Shafiei Scott S, Guerrero-Muñoz Marcos J, Castillo-Carranza Diana L
Department of Neurology, Neuroscience and Cell Biology, University of Texas Medical BranchGalveston, TX, USA.
Department of Chemical Engineering, Hampton UniversityHampton, VA, USA.
Front Aging Neurosci. 2017 Apr 4;9:83. doi: 10.3389/fnagi.2017.00083. eCollection 2017.

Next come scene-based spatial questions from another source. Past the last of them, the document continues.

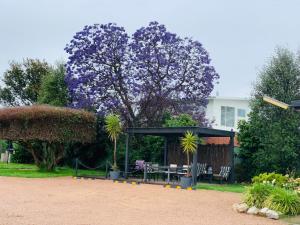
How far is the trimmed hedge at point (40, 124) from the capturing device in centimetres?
2367

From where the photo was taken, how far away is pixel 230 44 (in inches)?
906

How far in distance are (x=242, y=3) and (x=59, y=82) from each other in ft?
54.8

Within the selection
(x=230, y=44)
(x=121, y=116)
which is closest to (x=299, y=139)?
(x=230, y=44)

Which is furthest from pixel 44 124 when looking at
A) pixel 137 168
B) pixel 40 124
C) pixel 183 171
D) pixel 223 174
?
pixel 223 174

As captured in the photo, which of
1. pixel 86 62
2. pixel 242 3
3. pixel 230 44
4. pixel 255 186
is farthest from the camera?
pixel 86 62

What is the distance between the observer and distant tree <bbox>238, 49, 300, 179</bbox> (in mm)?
20047

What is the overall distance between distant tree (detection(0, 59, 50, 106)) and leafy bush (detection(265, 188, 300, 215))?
29.7m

Aging has long been considered as the main risk factor for several neurodegenerative disorders including a large group of diseases known as tauopathies. Even though neurofibrillary tangles (NFTs) have been examined as the main histopathological hallmark, they do not seem to play a role as the toxic entities leading to disease. Recent studies suggest that an intermediate form of tau, prior to NFT formation, the tau oligomer, is the true toxic species. However, the mechanisms by which tau oligomers trigger neurodegeneration remain unknown. This review summarizes recent findings regarding the role of tau oligomers in disease, including release from cells, propagation from affected to unaffected brain regions, uptake into cells, and toxicity via mitochondrial dysfunction. A greater understanding of tauopathies may lead to future advancements in regards to prevention and treatment.
长期以来,衰老一直被视为包括一大类被称为tau蛋白病的疾病在内的几种神经退行性疾病的主要风险因素。尽管神经原纤维缠结(NFTs)已被视为主要的组织病理学标志,但它们似乎并不是导致疾病的毒性实体。最近的研究表明,在NFT形成之前,tau蛋白的一种中间形式,即tau寡聚体,才是真正的毒性物质。然而,tau寡聚体引发神经退行性变的机制仍不清楚。这篇综述总结了关于tau寡聚体在疾病中的作用的最新发现,包括从细胞中释放、从受影响的脑区传播到未受影响的脑区、被细胞摄取以及通过线粒体功能障碍产生毒性。对tau蛋白病的更深入了解可能会在预防和治疗方面带来未来的进展。